« Tout le secret des choses tient dans le chant d’un oiseau ». Cette phrase de Hen­ry-David Thore­au, le poète nan­tais Roland Hal­bert la fait sienne. Il nous le mon­tre dans deux livres éton­nants pub­liés con­join­te­ment : Le Par­loir aux oiseaux et La bec­quée du haïku.

       Si pour cer­tains auteurs la poésie est d’abord une affaire de « poéthique », elle est avant tout « poésique » pour Roland Hal­bert : une expres­sion qu’il a forgée lui-même, désig­nant cette alliance de la poésie et de la musique. Cer­taines de ses œuvres ont, d’ailleurs, déjà don­né lieu à des créa­tions musi­cales, comme ce fut le cas en 2008, à Paris, pour sa Chantelet­tre, hom­mage à Sainte Cécile.

     Nul doute que son Par­loir aux oiseaux – cinq chanterelles à saint François d’Assise – con­naisse le même sort. N’en-a-t-il  pas lu des extraits lors du fes­ti­val François d’Assise/Olivier Mes­si­aen, en l’église saint François d’Assise, dans le 19e arrondisse­ment de Paris ? C’était en octo­bre 2012.

     

    Une chanterelle ? Qu’est-ce à dire ?  En réal­ité, un genre poé­tique, comme l’explique lui-même Roland Hal­bert, « inven­té sur le mod­èle de la chante­fa­ble médié­vale où alter­nent les vers (chants) et la prose (pas­sages nar­rat­ifs) ». Les chanterelles à saint François évo­quent ain­si  les hauts lieux de l’Italie fran­cis­caine, con­vo­quent les poètes qui ont par­lé du poverel­lo (Claudel, Jammes…) et « ques­tion­nent » cinq représen­ta­tions pic­turales des Prédi­ca­tions aux oiseaux.

     

     Voilà pour le con­tenu. Sur la forme, on a véri­ta­ble­ment affaire à un Objet Poé­tique Non Iden­ti­fié (OPNI) alter­nant par­ti­tions de musique, tran­scrip­tions de chants d’oiseaux (« iô, iô, iô, iô… ») et textes poé­tiques. « Le soir/dans le jardin des clarisses/un rouge-queue à tête blanche/ne cesse d’appeler/de sa note insatiable/comme un grain de pitié sur la margelle d’un puits ».

     Les mots divaguent dans les pages, se lisent à la ver­ti­cale ou à l’horizontale, en cer­cle ou en escalier. Esprits cartésiens, s’abstenir… Le livre de Roland Hal­bert – d’une pro­fonde orig­i­nal­ité formelle – échappe à toute clas­si­fi­ca­tion. Il peut dérouter plus d’un.

    

                                                                                           …/…
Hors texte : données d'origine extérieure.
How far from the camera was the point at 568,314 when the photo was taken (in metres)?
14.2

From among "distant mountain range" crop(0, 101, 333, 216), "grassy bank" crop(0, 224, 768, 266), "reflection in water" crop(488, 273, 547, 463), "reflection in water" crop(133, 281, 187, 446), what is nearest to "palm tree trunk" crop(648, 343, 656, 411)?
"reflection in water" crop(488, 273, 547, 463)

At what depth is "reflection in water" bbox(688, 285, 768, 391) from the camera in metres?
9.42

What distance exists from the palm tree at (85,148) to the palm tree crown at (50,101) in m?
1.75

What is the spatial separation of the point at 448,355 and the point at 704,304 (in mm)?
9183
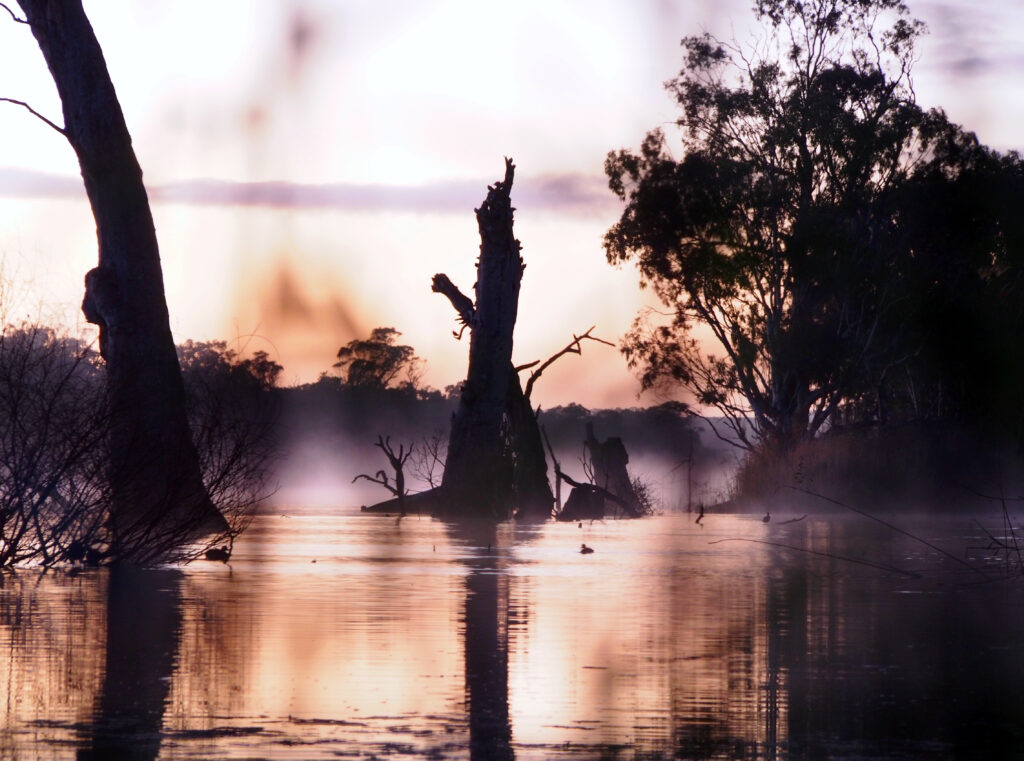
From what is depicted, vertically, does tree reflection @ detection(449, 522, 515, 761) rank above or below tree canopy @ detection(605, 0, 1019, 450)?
below

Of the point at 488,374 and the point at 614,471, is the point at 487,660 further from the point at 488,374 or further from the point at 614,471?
the point at 614,471

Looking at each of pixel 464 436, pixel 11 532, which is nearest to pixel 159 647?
pixel 11 532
      C’est le cas aus­si de ses haïkus dont il renou­velle pro­fondé­ment le genre dans sa Bec­quée du haïku. « Je leur ai don­né des con­fig­u­ra­tions par­ti­c­ulières de l’ordre du cal­ligramme et de la porté musi­cale: dis­po­si­tion en gamme ascen­dante ou descen­dante, en demi-cer­cle, en ligne ver­ti­cale (à la japon­aise) », con­fi­ait-il, en juin dernier, dans une inter­view à « Ouest-France ». « Oiseau cantonnier/à la gorge rouge orange/­donne-moi du feu », écrit ain­si Roland Hal­bert. « Plumé sous la pluie d’hiver/le pigeon demande/l’aide du FMI ».

            

     Ses vingt-cinq poèmes aux oiseaux de La bec­quée du haïku sont un clin d’œil aux Vingt-cinq poèmes sans oiseaux de Paul Morand. « Je crois que 17 syl­labes, c’est large­ment suff­isant pour aller au vif des choses et des êtres », déclarait aus­si l’auteur dans la revue « Ploc ». Roland Hal­bert manie volon­tiers l’humour, trait car­ac­téris­tique du haïku,  pour aller – dis­ons-le – au cœur de l’aventure humaine. Au lecteur « trop pressé », il sug­gère d’approcher sans bruit ces oiseaux qu’il désigne comme des « dieux mineurs ». Le chant du poète nan­tais – par le truche­ment de l’oiseau – épin­gle aus­si volon­tiers les turpi­tudes de notre époque. « Zone protégée/ ne pas jeter de mésanges/aux arbres en cage ». Sa « poésique » prend ain­si, de loin en loin, une allure de « Poéthique ».

    

    Enfin, le lisant (en par­ti­c­uli­er son Par­loir aux oiseaux), com­ment ne pas penser à La Con­férence des oiseaux, chef d’œuvre de la lit­téra­ture soufie. Son auteur : le Perse Farid-ud-Din Attar, qui, sous d’autres cieux, à une autre époque (à la fin du 12e siè­cle, celui de saint François d’Assise) avait aus­si don­né la parole aux oiseaux. « A quoi nous sert la vie sans la Source de vie ? Toi, si tu es un homme, ne vis pas sans ta vie », affir­mait la huppe dans un dis­cours aux autres oiseaux. Roland Hal­bert nous le dit aujourd’hui, à sa manière, entre les lignes. Mine de rien. En sif­flant, comme un oiseau, une par­ti­tion très originale.